Они сидели в зале ожидания суда. За стеклом — капал весенний дождь. Такой, который обманчиво пах надеждой. Но внутри — только натянутые нервы, запах дешёвого кофе и чужих разговоров.
— Она беременна, Алина. Я должен быть рядом. Это не просто интрижка.
— Знаешь, что не просто? Объяснять себе по ночам, почему ты стал чужим. Почему ты, глядя мне в глаза, уже думал о другой. Почему ты считал, что я прогнусь. Я — не Карина. Я не стану тебе второй мамой, нянькой, спасателем и жилплощадью в одном лице.
— Знаешь, Игорь… Когда я готовила тебе борщ в тот вечер, я ещё надеялась. Что ты скажешь: «Алина, я идиот. Прости». Но ты пришёл и стал торговаться, как на рынке. За меня. За нас. За квадратные метры. Ты ведь и цену уже придумал. Помнишь? «Пятьдесят на пятьдесят». Вот только я теперь не продаюсь. Ни за пятьдесят. Ни за весь мир.
Он поднял голову. Медленно. В его глазах мелькнуло что-то — не жалость, нет. Брезгливость. Как будто он не привык видеть Алину такой. Прямой. Уверенной. Готовой к бою.
— Да. И ты — причина.
Зал — светлый, холодный. Как холодильник, в котором забыли старую вину.
Судья — женщина с усталым лицом и глазами, в которых не было места чувствам. Её интересовали только факты.
— Имущество нажито в браке, делится в равных долях. Однако…
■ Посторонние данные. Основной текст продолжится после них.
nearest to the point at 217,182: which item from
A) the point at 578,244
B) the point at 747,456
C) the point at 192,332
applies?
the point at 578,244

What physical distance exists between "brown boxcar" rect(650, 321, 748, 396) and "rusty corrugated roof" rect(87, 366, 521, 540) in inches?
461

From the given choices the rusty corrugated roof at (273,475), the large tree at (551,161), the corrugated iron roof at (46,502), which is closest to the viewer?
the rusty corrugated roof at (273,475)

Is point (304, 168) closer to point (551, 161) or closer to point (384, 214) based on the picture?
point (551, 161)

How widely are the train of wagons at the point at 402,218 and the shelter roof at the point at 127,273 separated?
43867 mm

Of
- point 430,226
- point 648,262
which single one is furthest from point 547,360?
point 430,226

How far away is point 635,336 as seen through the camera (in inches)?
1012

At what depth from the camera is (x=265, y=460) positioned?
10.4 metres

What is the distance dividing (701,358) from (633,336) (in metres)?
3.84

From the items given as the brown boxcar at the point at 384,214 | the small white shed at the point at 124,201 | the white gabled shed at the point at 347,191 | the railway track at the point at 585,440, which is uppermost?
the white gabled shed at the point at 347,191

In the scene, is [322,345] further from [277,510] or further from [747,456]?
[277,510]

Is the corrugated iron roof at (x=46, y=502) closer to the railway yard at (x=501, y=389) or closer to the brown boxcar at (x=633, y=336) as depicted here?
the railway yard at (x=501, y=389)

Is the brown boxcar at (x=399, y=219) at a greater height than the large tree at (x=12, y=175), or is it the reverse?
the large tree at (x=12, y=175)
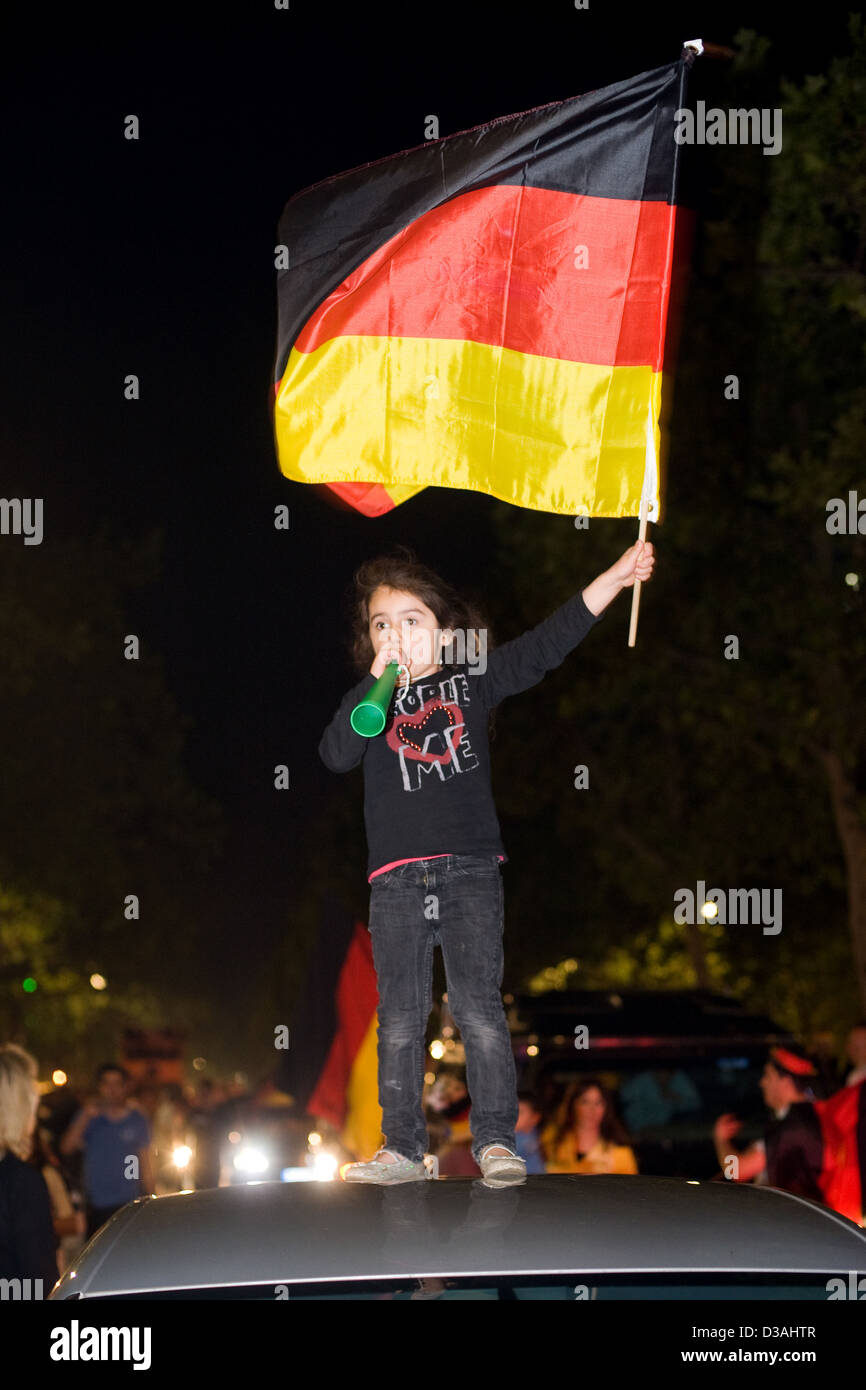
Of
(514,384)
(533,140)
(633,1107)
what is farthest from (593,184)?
(633,1107)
Юрист Алины поднялась, чётко, уверенно:
— Однако, Ваша честь, представляем доказательства целенаправленного использования Игорем совместных средств на содержание внебрачной связи, с которой сейчас связан истец. Переводы, подарки, оплата аренды, техника. Также ходатайствуем о признании его действий как нарушения имущественных интересов ответчицы.
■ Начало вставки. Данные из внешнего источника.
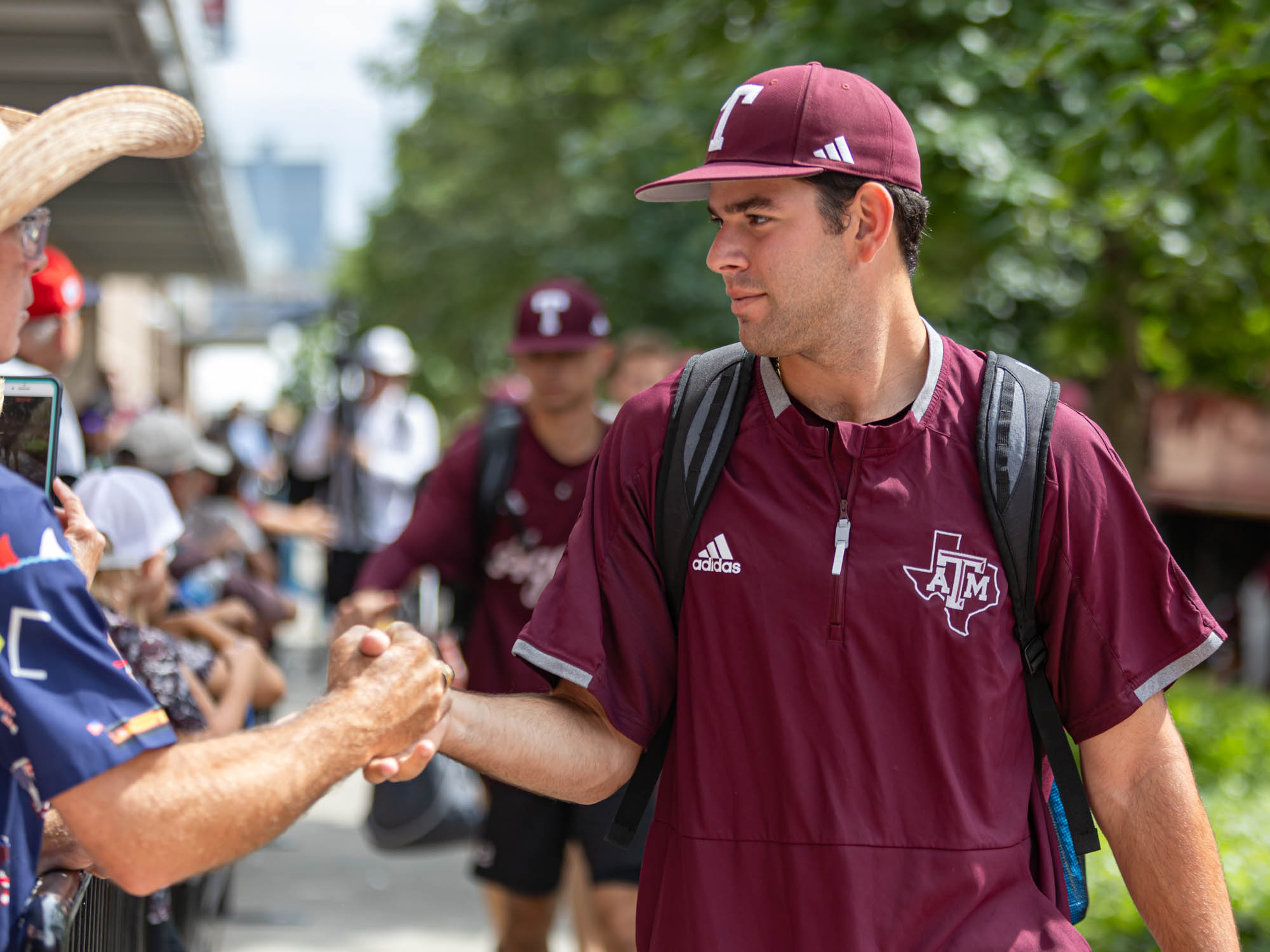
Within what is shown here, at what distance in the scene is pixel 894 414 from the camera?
2.71m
Карина сидела рядом с Игорем. В сером платье, слишком тесном на восьмом месяце. Её лицо было бледным, будто она уже пожалела, что согласилась на «новую жизнь». Алине не было её жаль. Жалость — это роскошь, которую она себе теперь не позволяла.
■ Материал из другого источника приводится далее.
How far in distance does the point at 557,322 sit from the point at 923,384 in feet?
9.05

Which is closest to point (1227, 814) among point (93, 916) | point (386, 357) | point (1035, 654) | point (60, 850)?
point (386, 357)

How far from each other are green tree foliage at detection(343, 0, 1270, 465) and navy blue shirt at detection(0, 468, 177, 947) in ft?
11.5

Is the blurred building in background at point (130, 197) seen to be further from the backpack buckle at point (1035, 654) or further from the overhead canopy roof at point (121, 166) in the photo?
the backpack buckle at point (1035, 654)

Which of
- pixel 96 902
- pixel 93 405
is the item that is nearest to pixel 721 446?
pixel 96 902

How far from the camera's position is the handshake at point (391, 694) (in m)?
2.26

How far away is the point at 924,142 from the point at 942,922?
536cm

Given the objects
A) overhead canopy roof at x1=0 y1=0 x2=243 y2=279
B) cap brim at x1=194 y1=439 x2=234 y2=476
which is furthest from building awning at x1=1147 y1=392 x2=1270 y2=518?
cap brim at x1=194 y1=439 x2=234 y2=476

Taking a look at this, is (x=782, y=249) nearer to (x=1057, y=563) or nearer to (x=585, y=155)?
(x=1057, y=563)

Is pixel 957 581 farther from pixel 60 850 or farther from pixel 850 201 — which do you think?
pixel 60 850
— Уточните, пожалуйста, перевод 150 000 рублей от февраля. Назначение платежа — «малыш». Это согласовывалось с супругой?
Игорь сглотнул. Молчание длилось три удара сердца. Потом он пробормотал:
— Запись разговора между истцом и ответчицей от 3 марта прилагается. Там истец говорит: «Квартира будет нашей. Алина всё равно не сможет бороться». Это прямая угроза.
Алина не дрожала. Не колебалась. Это был её момент. Не мщения. Правды.
Карина подошла к ней. Одна. Осторожно.
— Я не думала, что так будет. Я… просто… влюбилась.
Алина рассмеялась. Холодно.
— Ты влюбилась в чужого мужа, забеременела, приняла переводы, уговаривала его выгнать меня из дома. Какая милота. Ты, видимо, перепутала чувства с аппетитом.
— Я не враг тебе. Мы обе в этом… жертвы.
— Нет, Карина. Я — не жертва. Я — результат. Твоего выбора. Его лжи. И своей силы.
Карина опустила глаза.
— Он уже говорит, что устал. От всего. Даже от меня.
Алина кивнула. И вдруг почувствовала: ей всё равно. Не злобно — по-настоящему. Просто… всё.
Финальное письмо Игоря — спустя неделю.
«Алина, я подписал. Квартира твоя. Машину беру себе. Карина уехала к матери. Я не знаю, кто я теперь. Может, ты была права. Прости, если сможешь».
Она стояла на балконе, ветер развевал волосы. В квартире пахло свежим ремонтом и свободой. Рядом — коробка с посудой. Новая. Без трещин.
— Знаешь, кто ты теперь? — сказала она себе вслух. — Я.
Алина остаётся в квартире. Она не одинока — она в себе. Она не унижена — она в силе.
Суд признал её права. Игорь ушёл. Карина потеряла всё, что строила на чужом.
Алина смотрит в будущее. Оно не обещает лёгкости. Но оно — её.